Selain itu, revisi juga memberikan politik afirmasi kepada OAP dalam hal pengisian jabatan di legislatif. Rekutmen oleh parpol dilakukan dengan memprioritaskan OAP dan dapat meminta pertimbangan dan atau konsultasi kepada MRP. Sementara, dalam pengisian anggota DPRP, tidak boleh berasal dari unsur parpol dan wajib sekurang-kurangnya 30 persen dari unsur perempuan.
Adapun pengawasan terhadap pengelolaan penerimaan dalam rangka otsus dilakukan secara terkoordinasi oleh kementerian dan lembaga pemerintah non-kementerian, pemerintah daerah, DPR, Dewan Perwakilan Daerah, Badan Pemeriksa Keuangan, dan perguruan tinggi negeri.
Masih kondusif
Kepala Polda Papua Inspektur Jenderal Mathius Fakhiri menyatakan, situasi keamanan pada Kamis masih kondusif dari hasil pantauan di 28 kabupaten dan 1 kota di Provinsi Papua. Tidak ada aksi massa yang menolak revisi Undang-Undang Otsus.
Sebelumnya, aparat kepolisian membubarkan aksi massa yang menggelar unjuk rasa penolakan revisi Undang-Undang Otonomi Khusus di Jayapura pada Rabu (13/7). Sebanyak 23 mahasiswa sempat ditangkap pihak berwajib.
KOMPAS/HUMAS POLRESTA JAYAPURA
Aparat mengimbau massa untuk menghentikan unjuk rasa penolakan revisi Undang-Undang Otonomi Khusus Papua di Jayapura, Rabu (14/7/2021).
Mathius menegaskan, pihaknya melarang keras dan tidak akan memberikan izin atas segala unjuk rasa di tengah pandemi Covid-19. Saat ini, penambahan kasus positif Covid-19 di Papua mencapai rata-rata 244 orang per hari.
"Aksi unjuk rasa di fasilitas publik dapat memicu terjadinya penyebaran Covid-19 secara masif. Lebih baik masyarakat menyampaikan aspirasinya secara daring daripada aksi unjuk rasa yang melanggar protokol kesehatan," kata Mathius.

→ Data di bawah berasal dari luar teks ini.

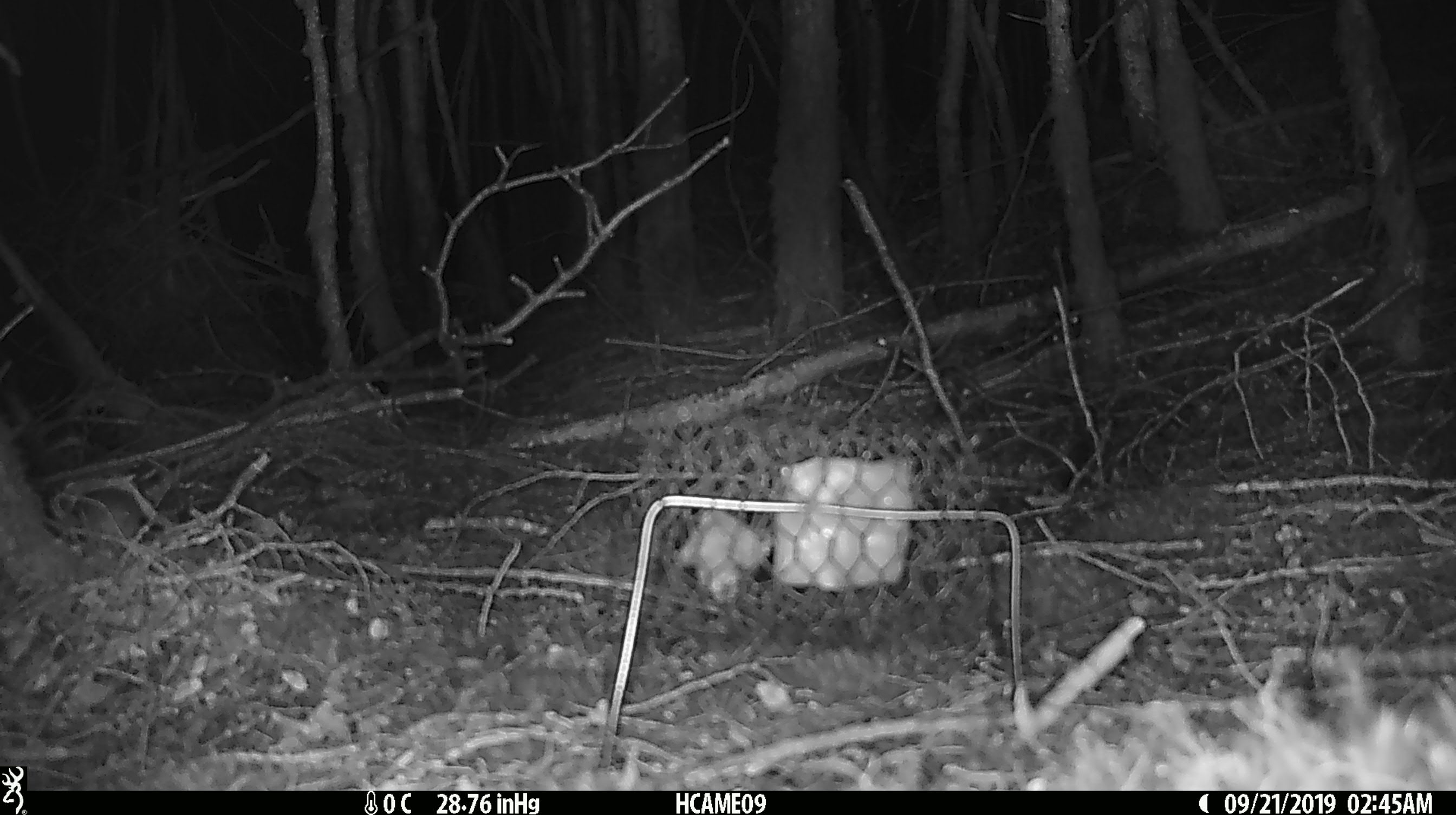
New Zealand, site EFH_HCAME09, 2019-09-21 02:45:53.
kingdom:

Ia menambahkan, seluruh jajaran kepolisian di tiga daerah yang rawan serangan kelompok kriminal bersenjata (KKB) telah diinstruksikan untuk meningkatkan kewaspadaan dan patroli di permukiman warga. Ketiga daerah ini adalah Nduga, Puncak, dan Intan Jaya.
Dari catatan Kompas dan data Polda Papua, sejak Januari hingga Juli 2021, KKB telah melakukan 24 serangan di Intan Jaya, Yahukimo, Nduga, Pegunungan Bintang, dan Puncak. Akibat aksi KKB, sembilan aparat keamanan dan 11 warga sipil meninggal. Selain itu, 16 aparat keamanan dan tiga warga terluka karena terkena tembakan.